Newscast for Tuesday, December 11, 2012
- Year: 2012
- Length: 29:01 minutes (26.56 MB)
- Format: MP3 Mono 44kHz 128Kbps (CBR)
The Senate Intelligence Committee convened today to discuss a more than 6-thousand page report on torture committed by the CIA during the George W. Bush Administration. But the report’s findings may not be released to the US public for a long time to come. Human rights groups want access to the report to bolster their efforts to hold the US government accountable, including for the detention and torture of US citizen Jose Padilla. On Capitol Hill, FSRN’s Alice Ollstein reports.
In Mali earlier today, the Prime Minister, Cheick Modibo Diarra, made this announcement on state television: “At this time of crisis, men and women concerned about the future of our nation want a calmed situation. It is why, I, Cheick Modibo Diarra, resign with all my government today, Tuesday 2012.” On Monday Diarra was arrested by soldiers at his home and analysts say this statement was likely made under duress. Diarra was installed as Prime Minister following a military coup in March. Unrest in the country is growing as rebels and Islamic extremists in the north continue to make gains. For analysis we spoke with Dr Robin-Edward Poulton, Mali expert at Virginia Commonwealth University’s School of World Studies.
In Myanmar's Rakhine State, tens of thousands remain displaced. The United Nations is calling on Myanmar, also known as Burma, to prioritize reconciliation efforts and provide citizenship to the stateless Muslim Rohingya, displaced after violence between Buddhists and Muslims earlier this year. Many are living in overcrowded and unsanitary camps. FSRN's Ron Corben has more.

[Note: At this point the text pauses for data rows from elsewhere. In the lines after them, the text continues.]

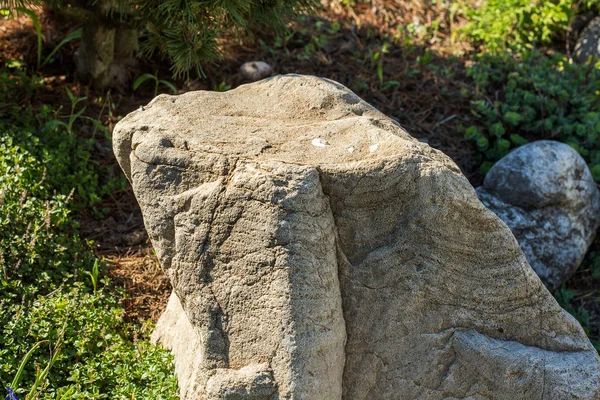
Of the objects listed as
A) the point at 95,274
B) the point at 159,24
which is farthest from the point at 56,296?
the point at 159,24

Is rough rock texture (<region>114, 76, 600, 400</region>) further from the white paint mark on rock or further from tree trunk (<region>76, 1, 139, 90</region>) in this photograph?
tree trunk (<region>76, 1, 139, 90</region>)

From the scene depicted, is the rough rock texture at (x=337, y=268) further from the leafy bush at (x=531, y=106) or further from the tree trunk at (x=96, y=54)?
the leafy bush at (x=531, y=106)

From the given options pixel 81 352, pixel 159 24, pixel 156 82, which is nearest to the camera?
pixel 81 352

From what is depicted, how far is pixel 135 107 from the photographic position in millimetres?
5207

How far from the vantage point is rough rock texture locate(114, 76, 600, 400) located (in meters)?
2.59

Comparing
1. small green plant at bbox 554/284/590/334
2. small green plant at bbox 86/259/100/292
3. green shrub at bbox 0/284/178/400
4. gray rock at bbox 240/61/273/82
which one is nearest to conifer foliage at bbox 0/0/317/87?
gray rock at bbox 240/61/273/82

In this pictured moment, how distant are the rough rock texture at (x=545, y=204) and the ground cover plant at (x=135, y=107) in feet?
0.79

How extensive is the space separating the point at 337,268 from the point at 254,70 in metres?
3.09

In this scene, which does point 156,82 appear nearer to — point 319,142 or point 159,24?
point 159,24

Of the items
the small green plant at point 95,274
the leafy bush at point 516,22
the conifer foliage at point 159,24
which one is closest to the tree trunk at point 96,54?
the conifer foliage at point 159,24

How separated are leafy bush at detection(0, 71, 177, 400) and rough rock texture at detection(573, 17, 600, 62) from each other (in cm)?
431

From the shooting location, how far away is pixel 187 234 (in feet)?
8.87

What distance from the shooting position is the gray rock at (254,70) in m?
5.52

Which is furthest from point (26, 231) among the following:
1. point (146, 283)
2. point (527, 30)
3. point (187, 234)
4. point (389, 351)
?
point (527, 30)
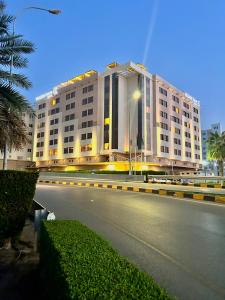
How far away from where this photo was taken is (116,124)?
57.9 metres

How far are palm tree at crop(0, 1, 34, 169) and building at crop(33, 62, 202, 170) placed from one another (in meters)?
43.7

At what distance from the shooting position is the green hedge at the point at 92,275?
2.25 metres

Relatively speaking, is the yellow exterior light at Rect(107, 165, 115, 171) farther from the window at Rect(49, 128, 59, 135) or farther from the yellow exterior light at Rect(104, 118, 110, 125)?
the window at Rect(49, 128, 59, 135)

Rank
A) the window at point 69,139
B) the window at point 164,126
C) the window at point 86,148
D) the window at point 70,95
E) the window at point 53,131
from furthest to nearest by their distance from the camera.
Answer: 1. the window at point 53,131
2. the window at point 70,95
3. the window at point 69,139
4. the window at point 164,126
5. the window at point 86,148

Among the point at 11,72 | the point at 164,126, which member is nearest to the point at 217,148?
the point at 164,126

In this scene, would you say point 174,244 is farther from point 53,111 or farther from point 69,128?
point 53,111

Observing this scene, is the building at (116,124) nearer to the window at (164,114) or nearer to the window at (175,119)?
the window at (164,114)

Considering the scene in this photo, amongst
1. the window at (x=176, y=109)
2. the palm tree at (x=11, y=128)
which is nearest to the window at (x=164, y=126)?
the window at (x=176, y=109)

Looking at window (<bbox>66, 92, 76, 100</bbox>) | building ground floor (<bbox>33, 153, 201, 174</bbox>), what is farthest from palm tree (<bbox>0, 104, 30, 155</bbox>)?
window (<bbox>66, 92, 76, 100</bbox>)

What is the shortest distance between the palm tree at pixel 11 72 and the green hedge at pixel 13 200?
3252 millimetres

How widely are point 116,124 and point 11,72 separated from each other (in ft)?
158

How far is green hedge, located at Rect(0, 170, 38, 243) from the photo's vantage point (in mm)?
5750

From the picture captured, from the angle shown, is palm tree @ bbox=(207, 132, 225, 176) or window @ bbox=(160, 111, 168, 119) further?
window @ bbox=(160, 111, 168, 119)

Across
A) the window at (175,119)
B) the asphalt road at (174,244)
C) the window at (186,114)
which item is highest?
the window at (186,114)
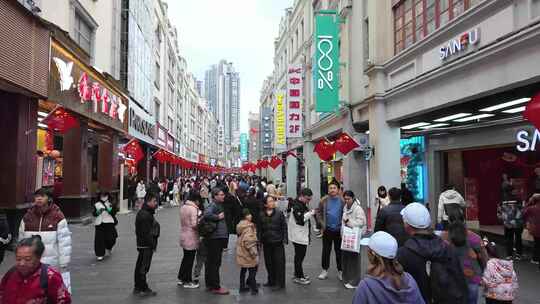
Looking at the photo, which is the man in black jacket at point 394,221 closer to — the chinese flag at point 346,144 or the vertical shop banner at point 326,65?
the chinese flag at point 346,144

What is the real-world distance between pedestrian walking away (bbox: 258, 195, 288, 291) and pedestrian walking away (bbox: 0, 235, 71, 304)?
4.39m

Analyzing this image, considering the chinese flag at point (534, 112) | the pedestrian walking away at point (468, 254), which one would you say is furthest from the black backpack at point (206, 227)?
the chinese flag at point (534, 112)

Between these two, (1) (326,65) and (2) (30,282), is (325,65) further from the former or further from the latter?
(2) (30,282)

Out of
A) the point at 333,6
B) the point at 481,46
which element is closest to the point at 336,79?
the point at 333,6

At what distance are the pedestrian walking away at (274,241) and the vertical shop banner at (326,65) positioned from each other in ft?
33.0

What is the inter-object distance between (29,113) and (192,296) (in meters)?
8.04

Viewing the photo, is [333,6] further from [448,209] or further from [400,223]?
[448,209]

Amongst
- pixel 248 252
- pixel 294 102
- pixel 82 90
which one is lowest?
pixel 248 252

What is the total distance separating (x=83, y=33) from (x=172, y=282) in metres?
13.5

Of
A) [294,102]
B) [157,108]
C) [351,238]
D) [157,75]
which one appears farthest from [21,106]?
[157,75]

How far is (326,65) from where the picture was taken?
17266mm

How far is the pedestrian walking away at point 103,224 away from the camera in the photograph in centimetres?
1020

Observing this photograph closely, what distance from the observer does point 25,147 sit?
11.9 meters

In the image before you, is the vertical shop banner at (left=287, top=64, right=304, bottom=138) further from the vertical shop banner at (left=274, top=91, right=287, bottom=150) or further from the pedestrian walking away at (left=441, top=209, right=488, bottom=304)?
the pedestrian walking away at (left=441, top=209, right=488, bottom=304)
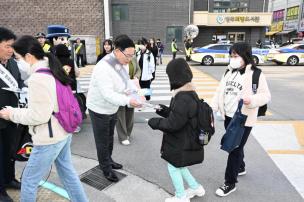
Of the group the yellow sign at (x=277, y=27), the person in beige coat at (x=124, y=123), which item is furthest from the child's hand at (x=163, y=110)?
the yellow sign at (x=277, y=27)

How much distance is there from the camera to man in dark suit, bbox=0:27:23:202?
9.87 ft

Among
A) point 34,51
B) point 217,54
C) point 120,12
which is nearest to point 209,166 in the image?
point 34,51

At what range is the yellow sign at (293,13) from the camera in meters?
52.4

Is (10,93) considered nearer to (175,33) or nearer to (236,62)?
(236,62)

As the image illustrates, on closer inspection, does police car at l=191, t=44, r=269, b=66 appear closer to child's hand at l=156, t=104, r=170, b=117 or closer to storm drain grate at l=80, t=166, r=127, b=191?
storm drain grate at l=80, t=166, r=127, b=191

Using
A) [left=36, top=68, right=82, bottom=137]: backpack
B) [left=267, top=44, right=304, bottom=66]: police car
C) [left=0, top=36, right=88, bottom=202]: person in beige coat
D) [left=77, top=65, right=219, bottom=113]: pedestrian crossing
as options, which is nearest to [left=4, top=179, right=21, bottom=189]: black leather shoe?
[left=0, top=36, right=88, bottom=202]: person in beige coat

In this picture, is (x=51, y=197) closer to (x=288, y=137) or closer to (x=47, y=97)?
(x=47, y=97)

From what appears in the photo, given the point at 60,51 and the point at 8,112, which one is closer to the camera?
the point at 8,112

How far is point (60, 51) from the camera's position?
490 centimetres

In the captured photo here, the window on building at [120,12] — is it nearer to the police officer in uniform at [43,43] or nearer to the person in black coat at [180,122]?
the police officer in uniform at [43,43]

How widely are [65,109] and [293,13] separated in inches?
2401

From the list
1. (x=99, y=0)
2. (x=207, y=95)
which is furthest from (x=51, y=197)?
(x=99, y=0)

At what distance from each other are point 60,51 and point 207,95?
19.1ft

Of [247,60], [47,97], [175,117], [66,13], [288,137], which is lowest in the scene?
[288,137]
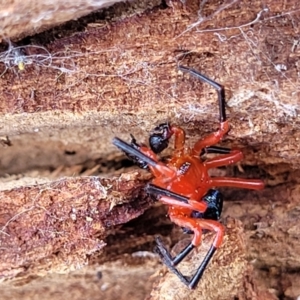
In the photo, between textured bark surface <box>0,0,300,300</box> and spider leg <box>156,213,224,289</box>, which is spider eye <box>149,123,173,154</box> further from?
spider leg <box>156,213,224,289</box>

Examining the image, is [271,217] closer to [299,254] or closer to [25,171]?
[299,254]

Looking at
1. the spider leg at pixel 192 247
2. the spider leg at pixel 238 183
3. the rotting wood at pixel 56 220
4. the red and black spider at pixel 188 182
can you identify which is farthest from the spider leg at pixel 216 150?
the rotting wood at pixel 56 220

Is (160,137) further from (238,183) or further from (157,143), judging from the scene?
(238,183)

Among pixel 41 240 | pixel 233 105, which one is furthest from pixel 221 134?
pixel 41 240

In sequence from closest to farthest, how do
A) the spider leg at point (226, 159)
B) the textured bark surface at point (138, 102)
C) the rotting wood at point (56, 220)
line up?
the textured bark surface at point (138, 102), the rotting wood at point (56, 220), the spider leg at point (226, 159)

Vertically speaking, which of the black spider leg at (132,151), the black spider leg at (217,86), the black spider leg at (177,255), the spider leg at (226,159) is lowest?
the black spider leg at (177,255)

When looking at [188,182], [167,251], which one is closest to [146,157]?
[188,182]

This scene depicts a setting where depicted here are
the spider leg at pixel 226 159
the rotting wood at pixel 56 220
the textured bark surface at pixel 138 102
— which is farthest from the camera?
the spider leg at pixel 226 159

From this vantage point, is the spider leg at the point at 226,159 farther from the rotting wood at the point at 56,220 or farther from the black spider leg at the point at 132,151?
the rotting wood at the point at 56,220

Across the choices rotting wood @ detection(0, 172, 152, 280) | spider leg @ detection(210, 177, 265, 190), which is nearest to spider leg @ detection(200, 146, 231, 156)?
spider leg @ detection(210, 177, 265, 190)
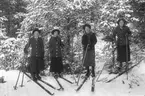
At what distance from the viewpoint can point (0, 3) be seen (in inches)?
735

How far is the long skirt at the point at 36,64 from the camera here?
902cm

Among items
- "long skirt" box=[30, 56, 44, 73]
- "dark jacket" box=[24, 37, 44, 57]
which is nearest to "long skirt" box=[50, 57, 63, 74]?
"long skirt" box=[30, 56, 44, 73]

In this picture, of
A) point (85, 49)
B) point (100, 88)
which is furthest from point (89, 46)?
point (100, 88)

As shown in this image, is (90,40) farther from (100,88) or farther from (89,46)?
(100,88)

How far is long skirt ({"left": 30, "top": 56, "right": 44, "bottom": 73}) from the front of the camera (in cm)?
902

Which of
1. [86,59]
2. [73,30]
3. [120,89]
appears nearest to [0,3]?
[73,30]

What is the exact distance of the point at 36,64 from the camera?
9.14 m

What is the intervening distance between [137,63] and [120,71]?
796mm

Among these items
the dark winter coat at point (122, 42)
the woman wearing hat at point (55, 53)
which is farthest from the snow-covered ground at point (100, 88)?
the dark winter coat at point (122, 42)

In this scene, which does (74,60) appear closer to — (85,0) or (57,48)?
(57,48)

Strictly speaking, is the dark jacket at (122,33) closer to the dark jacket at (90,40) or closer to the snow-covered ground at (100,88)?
the dark jacket at (90,40)

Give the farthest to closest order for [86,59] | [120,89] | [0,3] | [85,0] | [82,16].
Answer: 1. [0,3]
2. [82,16]
3. [85,0]
4. [86,59]
5. [120,89]

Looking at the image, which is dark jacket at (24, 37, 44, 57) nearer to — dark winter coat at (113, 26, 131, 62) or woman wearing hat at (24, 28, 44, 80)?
woman wearing hat at (24, 28, 44, 80)

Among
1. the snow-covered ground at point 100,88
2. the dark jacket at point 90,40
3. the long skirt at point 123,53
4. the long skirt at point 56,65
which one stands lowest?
the snow-covered ground at point 100,88
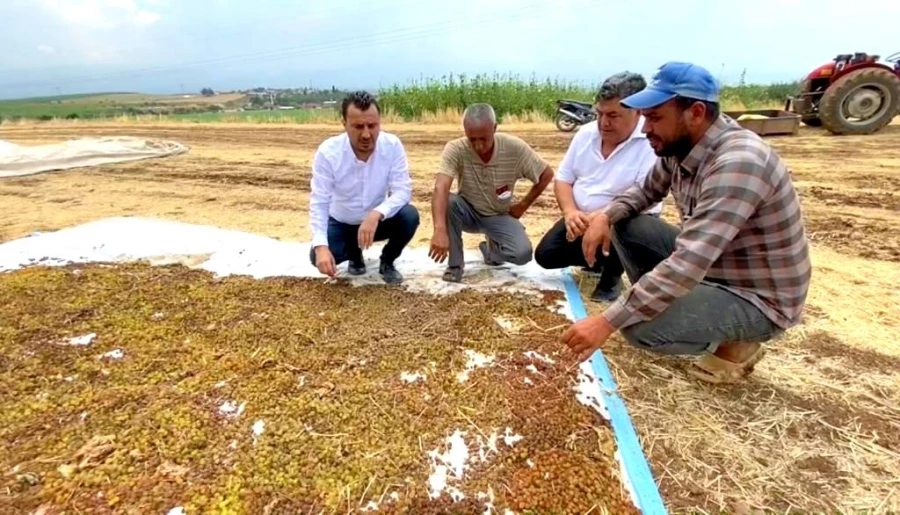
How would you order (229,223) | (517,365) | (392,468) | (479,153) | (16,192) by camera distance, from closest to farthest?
(392,468), (517,365), (479,153), (229,223), (16,192)

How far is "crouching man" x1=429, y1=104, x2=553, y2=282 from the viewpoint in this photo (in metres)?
2.62

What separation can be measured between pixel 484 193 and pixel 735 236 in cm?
140

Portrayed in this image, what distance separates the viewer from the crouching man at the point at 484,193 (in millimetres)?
2623

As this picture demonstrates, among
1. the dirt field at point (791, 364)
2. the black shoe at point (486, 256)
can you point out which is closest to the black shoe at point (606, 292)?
the dirt field at point (791, 364)

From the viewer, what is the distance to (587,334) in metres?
1.50

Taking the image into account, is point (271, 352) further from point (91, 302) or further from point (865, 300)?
point (865, 300)

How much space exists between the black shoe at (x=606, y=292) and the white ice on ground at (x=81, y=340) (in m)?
2.23

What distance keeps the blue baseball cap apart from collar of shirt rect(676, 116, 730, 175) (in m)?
0.08

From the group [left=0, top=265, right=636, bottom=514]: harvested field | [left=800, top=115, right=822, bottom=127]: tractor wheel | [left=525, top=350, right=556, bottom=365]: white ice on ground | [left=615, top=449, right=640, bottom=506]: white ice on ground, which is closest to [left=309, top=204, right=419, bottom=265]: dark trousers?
[left=0, top=265, right=636, bottom=514]: harvested field

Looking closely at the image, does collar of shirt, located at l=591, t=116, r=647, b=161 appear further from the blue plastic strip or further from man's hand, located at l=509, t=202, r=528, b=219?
the blue plastic strip

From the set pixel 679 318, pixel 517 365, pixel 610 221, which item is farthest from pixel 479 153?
pixel 679 318

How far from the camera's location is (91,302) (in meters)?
2.49

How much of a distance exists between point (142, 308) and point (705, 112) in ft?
7.93

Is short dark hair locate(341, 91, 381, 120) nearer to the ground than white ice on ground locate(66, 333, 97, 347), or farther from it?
farther from it
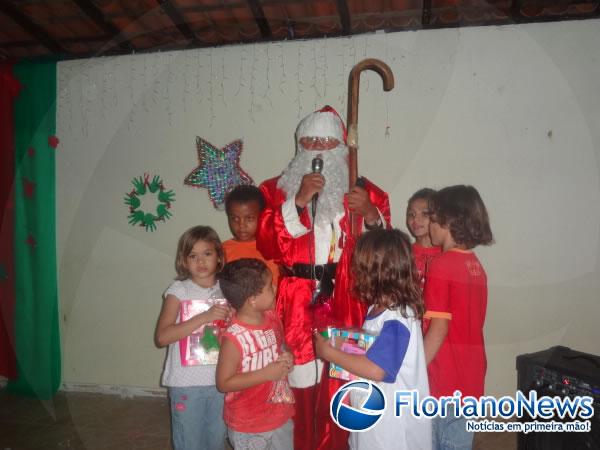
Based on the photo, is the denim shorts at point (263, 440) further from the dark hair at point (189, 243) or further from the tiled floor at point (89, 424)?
the tiled floor at point (89, 424)

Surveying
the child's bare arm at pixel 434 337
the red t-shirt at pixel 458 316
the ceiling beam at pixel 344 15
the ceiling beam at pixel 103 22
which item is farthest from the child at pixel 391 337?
the ceiling beam at pixel 103 22

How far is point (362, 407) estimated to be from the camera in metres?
1.63

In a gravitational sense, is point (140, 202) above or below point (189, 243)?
above

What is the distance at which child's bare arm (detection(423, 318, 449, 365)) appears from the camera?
176 centimetres

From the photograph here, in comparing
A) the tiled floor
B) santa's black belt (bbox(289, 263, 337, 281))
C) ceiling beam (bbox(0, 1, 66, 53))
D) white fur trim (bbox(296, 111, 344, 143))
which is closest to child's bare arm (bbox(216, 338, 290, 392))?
santa's black belt (bbox(289, 263, 337, 281))

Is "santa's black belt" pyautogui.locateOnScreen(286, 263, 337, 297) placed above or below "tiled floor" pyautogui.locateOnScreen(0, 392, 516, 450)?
above

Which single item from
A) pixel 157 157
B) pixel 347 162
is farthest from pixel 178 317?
pixel 157 157

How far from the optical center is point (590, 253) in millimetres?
3166

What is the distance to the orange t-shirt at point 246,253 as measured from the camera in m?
2.54

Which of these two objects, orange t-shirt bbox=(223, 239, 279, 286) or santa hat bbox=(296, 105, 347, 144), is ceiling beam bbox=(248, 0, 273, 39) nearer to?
santa hat bbox=(296, 105, 347, 144)

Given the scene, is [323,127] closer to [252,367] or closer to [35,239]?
[252,367]

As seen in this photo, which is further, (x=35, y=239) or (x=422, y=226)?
(x=35, y=239)

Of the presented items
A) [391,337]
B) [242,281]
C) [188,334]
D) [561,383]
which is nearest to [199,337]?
[188,334]

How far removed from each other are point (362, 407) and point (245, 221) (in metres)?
1.30
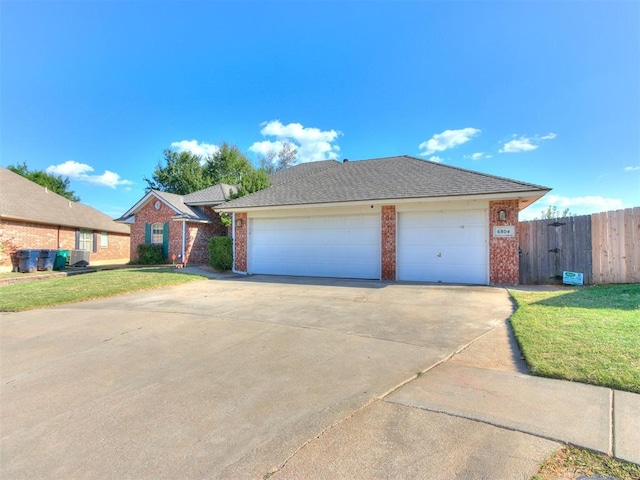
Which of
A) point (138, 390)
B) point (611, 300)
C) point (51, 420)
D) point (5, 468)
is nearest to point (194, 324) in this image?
point (138, 390)

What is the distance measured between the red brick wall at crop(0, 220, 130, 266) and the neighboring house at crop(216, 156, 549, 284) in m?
12.8

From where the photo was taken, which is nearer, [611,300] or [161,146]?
[611,300]

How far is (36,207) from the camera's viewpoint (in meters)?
19.7

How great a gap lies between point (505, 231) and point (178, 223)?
16.5 metres

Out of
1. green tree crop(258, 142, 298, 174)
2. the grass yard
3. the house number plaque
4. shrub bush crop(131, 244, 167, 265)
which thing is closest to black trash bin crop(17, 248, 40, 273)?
shrub bush crop(131, 244, 167, 265)

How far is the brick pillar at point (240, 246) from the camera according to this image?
14.4 m

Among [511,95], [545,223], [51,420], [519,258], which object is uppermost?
[511,95]

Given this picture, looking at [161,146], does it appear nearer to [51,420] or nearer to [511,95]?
[511,95]

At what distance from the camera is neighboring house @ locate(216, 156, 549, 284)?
33.9ft

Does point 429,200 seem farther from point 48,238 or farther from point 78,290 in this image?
point 48,238

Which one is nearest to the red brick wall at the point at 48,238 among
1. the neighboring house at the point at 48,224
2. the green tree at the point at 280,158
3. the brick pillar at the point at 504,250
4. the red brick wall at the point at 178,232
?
the neighboring house at the point at 48,224

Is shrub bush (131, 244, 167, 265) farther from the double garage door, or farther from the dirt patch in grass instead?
the dirt patch in grass

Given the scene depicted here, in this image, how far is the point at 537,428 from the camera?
245 centimetres

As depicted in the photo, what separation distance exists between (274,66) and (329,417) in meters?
15.7
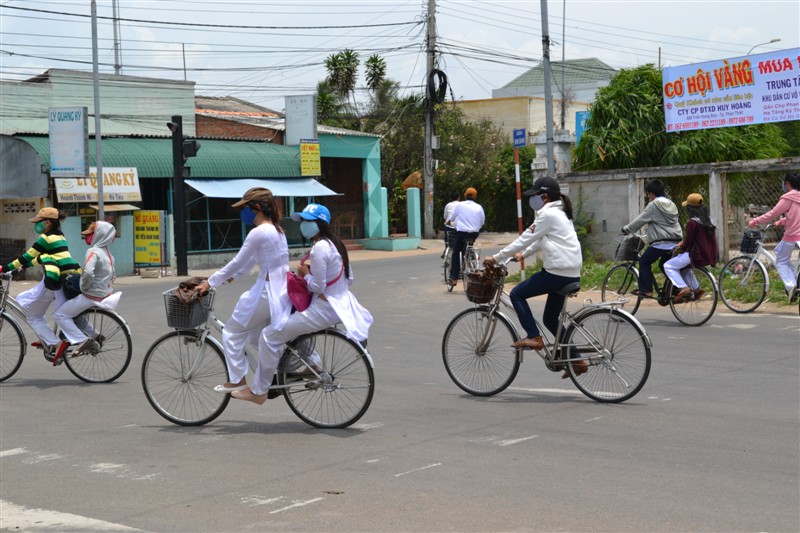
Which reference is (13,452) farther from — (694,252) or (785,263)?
(785,263)

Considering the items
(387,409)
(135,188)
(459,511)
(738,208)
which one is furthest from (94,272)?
(135,188)

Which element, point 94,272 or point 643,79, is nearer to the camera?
point 94,272

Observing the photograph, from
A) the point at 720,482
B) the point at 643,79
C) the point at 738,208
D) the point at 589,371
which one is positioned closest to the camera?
the point at 720,482

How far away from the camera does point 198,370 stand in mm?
7879

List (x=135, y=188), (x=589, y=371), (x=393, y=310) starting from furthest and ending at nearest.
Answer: (x=135, y=188) < (x=393, y=310) < (x=589, y=371)

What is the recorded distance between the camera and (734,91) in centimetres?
2084

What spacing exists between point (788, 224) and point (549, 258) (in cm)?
620

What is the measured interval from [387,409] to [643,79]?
1772cm

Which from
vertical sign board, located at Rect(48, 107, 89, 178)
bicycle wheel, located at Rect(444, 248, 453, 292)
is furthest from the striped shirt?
vertical sign board, located at Rect(48, 107, 89, 178)

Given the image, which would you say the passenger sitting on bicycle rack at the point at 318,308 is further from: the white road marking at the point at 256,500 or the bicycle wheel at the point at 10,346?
the bicycle wheel at the point at 10,346

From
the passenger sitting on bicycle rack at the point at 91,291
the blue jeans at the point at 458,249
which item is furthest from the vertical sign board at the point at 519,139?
the passenger sitting on bicycle rack at the point at 91,291

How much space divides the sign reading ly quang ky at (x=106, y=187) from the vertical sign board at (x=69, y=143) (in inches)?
33.5

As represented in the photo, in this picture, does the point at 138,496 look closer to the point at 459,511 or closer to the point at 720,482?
the point at 459,511

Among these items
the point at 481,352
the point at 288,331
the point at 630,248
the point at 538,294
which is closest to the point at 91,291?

The Seattle-based company SSA Marine is proposing to build North America’s largest coal export terminal in Washington State. If approved, more than 150 million tons of coal would be shipped from Wyoming’s Powder River Basin through Washington and Oregon to destinations in Asia. Government officials are holding public hearings, including two in Seattle and Vancouver this week. At a recent meeting in Bellingham, opponents of the project voiced their concerns about pollution and coal’s contribution to global warming. FSRN’s Martha Baskin reports.